== Instructions to follow ==
Switch "closest" to "nearest" in the records, starting at the line that contains "At what distance does" and ending after the line that contains "158 centimetres". Reproduce only those lines, with everything else left as is.

== Data lines ==
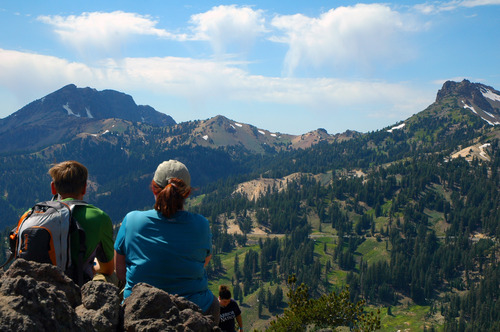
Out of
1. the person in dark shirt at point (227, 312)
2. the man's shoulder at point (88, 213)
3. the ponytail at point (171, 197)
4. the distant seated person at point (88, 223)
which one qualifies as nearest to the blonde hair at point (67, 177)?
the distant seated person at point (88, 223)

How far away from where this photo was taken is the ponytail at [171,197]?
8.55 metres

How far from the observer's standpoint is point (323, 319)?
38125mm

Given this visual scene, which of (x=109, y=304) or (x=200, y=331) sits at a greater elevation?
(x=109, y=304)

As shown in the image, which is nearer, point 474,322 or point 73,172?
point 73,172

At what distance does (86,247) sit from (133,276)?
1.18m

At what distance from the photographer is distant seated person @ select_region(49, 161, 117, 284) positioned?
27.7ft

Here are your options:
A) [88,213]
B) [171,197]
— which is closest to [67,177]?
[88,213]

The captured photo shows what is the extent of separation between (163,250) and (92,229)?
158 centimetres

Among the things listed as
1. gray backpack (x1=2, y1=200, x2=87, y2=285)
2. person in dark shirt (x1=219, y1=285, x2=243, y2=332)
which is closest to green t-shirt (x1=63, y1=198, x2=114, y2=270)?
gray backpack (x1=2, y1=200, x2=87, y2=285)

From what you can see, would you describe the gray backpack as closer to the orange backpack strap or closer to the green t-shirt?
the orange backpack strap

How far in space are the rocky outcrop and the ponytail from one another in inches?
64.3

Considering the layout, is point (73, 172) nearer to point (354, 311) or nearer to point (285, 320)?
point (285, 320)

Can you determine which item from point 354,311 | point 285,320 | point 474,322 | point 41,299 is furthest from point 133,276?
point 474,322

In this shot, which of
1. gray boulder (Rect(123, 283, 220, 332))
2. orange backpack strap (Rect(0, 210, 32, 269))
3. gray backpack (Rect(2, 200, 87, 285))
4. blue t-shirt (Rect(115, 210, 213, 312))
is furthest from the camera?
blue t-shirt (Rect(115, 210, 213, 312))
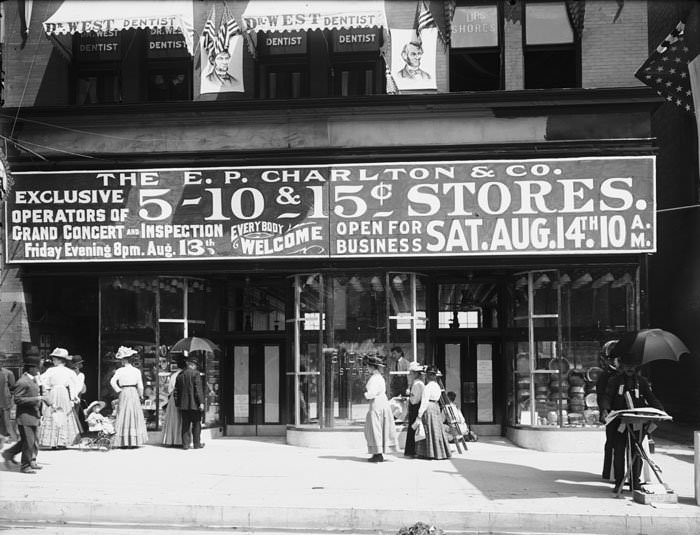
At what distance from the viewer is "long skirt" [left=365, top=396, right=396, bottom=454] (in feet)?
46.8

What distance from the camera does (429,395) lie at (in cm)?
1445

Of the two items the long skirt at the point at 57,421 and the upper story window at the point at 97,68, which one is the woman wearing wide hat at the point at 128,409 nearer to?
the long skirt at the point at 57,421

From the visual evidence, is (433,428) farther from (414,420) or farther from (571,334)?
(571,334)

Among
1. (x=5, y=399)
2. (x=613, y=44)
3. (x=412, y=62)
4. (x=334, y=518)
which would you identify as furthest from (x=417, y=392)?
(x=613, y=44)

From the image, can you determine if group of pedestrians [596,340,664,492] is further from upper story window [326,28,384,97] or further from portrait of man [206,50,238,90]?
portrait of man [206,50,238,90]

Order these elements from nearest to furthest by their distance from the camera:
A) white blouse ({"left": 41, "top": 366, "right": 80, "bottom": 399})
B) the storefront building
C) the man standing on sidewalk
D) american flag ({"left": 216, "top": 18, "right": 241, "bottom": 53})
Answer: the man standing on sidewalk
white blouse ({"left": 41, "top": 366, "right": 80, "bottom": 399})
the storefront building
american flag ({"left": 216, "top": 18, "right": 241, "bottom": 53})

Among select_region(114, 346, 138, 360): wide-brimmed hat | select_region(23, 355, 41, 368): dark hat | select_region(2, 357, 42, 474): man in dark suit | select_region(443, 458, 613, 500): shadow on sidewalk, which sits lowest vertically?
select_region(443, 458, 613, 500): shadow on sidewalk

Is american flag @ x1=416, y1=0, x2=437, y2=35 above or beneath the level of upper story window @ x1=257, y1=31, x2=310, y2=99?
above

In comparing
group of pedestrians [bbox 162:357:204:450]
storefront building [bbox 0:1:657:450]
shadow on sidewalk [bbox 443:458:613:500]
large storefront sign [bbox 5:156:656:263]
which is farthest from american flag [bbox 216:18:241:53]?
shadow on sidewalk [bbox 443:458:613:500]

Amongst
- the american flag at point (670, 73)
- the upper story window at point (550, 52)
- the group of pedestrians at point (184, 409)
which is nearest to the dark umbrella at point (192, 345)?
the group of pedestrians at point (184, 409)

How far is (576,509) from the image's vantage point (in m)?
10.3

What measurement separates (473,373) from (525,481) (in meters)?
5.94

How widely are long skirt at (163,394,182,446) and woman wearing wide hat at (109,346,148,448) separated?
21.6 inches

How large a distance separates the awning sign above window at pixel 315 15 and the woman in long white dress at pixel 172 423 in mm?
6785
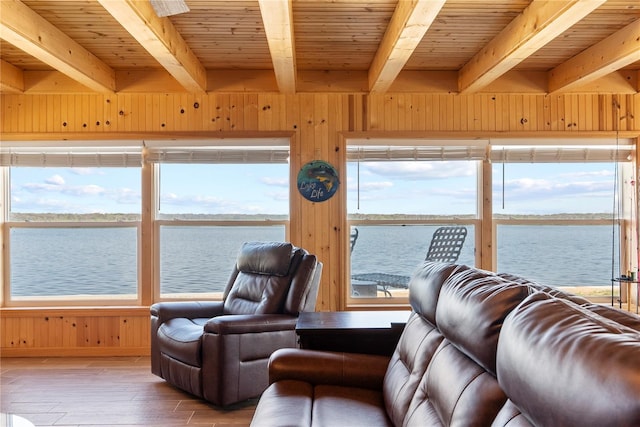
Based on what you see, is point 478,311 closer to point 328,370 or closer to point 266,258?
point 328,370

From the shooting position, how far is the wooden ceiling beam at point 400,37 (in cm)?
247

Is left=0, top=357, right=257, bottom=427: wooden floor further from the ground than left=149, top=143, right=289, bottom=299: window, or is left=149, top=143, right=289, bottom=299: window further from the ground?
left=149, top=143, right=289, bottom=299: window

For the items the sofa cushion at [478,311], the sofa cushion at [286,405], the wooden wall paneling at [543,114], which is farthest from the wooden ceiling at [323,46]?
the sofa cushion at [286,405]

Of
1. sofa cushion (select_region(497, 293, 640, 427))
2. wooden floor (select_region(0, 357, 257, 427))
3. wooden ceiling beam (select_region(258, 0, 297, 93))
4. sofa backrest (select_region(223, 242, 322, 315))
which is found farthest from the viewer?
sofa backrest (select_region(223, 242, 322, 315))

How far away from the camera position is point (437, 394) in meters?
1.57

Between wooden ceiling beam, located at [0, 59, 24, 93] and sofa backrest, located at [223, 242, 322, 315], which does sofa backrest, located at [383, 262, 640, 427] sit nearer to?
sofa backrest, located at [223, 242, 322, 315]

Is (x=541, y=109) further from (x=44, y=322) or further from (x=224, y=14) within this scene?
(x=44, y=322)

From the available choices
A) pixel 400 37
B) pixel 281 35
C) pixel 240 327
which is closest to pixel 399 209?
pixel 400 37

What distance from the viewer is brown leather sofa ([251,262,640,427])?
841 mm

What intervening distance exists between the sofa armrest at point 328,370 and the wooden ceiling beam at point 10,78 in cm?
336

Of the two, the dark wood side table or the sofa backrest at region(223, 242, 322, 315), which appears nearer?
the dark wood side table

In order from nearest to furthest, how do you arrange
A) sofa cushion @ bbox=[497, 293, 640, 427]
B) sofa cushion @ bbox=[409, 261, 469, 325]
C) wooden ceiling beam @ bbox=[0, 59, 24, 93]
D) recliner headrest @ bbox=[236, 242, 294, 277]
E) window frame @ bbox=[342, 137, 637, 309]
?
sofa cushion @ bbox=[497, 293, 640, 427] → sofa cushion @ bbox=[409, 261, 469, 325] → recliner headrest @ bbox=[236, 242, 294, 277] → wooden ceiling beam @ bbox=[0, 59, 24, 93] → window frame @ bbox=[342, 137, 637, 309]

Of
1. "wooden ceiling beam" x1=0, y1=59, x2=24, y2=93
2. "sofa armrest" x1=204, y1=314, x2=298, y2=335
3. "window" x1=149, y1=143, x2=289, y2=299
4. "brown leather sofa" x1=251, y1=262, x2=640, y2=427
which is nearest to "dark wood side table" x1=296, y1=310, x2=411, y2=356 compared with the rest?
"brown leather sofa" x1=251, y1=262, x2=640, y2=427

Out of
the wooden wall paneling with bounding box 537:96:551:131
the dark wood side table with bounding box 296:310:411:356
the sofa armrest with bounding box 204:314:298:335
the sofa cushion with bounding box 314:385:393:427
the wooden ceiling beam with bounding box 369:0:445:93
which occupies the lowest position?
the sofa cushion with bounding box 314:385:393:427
--
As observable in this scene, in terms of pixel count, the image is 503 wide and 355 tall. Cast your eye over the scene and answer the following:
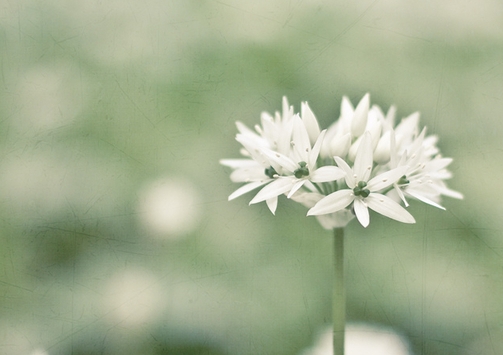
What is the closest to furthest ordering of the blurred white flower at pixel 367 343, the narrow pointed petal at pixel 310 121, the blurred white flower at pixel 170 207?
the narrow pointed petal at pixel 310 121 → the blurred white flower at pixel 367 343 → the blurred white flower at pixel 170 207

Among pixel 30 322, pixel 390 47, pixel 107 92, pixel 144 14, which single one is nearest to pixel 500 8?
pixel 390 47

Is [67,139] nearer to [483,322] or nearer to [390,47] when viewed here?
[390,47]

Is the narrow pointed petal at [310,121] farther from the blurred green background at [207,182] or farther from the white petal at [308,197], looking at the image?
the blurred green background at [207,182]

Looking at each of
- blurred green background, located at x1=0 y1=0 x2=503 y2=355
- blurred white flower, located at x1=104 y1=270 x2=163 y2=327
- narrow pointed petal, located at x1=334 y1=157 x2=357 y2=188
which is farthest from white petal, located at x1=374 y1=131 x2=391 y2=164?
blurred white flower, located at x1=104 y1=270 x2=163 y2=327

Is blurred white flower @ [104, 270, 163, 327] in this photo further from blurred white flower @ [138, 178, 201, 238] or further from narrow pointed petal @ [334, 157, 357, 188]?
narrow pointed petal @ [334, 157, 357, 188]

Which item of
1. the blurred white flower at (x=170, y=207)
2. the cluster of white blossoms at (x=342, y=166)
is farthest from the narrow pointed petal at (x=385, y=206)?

== Solution for this exercise ==
At what distance does (86,247) sit from (133,276)?
1.18m

At what distance from the photographer is distant seated person @ select_region(49, 161, 117, 284) positioned?
27.7ft

Here are your options:
A) [88,213]
B) [171,197]
— which is nearest to [67,177]?
[88,213]

The captured photo shows what is the extent of separation between (163,250) and (92,229)?
158 centimetres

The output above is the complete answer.